### About this exercise
Among the records, which lines hold the word "Label"? Pick them out.

# # # #

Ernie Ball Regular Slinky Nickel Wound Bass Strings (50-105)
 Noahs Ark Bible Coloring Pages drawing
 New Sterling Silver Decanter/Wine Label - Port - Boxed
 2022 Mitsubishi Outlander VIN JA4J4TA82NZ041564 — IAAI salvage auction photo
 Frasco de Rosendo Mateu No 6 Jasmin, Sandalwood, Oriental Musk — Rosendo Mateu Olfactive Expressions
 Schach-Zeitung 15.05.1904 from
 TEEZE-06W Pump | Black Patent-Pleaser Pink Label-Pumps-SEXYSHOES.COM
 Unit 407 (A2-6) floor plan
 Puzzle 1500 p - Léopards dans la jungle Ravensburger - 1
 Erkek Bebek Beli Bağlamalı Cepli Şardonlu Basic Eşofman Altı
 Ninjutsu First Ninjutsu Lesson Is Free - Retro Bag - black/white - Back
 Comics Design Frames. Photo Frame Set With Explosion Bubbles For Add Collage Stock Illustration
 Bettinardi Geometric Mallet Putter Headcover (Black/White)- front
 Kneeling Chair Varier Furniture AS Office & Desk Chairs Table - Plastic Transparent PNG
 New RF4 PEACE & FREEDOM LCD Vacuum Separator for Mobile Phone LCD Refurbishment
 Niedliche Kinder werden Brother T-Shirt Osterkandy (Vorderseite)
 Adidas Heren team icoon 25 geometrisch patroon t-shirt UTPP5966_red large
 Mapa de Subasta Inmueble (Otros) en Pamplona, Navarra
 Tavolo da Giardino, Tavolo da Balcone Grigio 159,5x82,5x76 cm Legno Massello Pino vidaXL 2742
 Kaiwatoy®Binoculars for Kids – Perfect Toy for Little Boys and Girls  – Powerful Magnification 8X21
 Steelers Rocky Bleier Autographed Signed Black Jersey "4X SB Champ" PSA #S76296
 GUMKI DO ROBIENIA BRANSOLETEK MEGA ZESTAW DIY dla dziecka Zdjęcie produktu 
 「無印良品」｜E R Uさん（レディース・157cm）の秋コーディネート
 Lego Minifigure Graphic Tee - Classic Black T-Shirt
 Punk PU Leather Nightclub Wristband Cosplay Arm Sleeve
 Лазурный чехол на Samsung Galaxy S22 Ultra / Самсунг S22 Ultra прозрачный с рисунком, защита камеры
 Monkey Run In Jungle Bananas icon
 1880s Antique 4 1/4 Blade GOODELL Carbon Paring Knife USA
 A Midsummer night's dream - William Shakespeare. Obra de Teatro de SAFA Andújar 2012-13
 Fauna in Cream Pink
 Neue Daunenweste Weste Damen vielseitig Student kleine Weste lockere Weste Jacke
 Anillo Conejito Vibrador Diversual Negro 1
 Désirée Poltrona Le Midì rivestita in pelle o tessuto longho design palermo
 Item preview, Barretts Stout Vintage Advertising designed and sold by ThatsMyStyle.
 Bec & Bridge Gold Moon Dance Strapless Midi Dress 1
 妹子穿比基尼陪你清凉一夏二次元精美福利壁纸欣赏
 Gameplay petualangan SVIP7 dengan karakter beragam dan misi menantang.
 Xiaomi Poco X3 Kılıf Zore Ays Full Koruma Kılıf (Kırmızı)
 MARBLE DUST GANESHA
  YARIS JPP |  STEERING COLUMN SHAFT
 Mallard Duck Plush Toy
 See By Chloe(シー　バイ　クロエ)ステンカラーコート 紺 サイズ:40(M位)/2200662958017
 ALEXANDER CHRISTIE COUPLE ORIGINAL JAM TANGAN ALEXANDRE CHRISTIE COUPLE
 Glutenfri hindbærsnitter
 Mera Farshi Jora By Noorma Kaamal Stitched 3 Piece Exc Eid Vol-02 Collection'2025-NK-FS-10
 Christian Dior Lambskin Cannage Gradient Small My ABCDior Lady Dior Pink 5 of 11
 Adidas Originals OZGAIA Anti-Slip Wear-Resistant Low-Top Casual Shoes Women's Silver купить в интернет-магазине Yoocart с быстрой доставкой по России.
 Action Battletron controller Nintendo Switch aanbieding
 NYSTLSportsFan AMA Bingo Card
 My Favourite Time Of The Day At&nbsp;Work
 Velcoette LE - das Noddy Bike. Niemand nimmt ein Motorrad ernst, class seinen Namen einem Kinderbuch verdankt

# # # #

### Problem solution
 New Sterling Silver Decanter/Wine Label - Port - Boxed
 TEEZE-06W Pump | Black Patent-Pleaser Pink Label-Pumps-SEXYSHOES.COM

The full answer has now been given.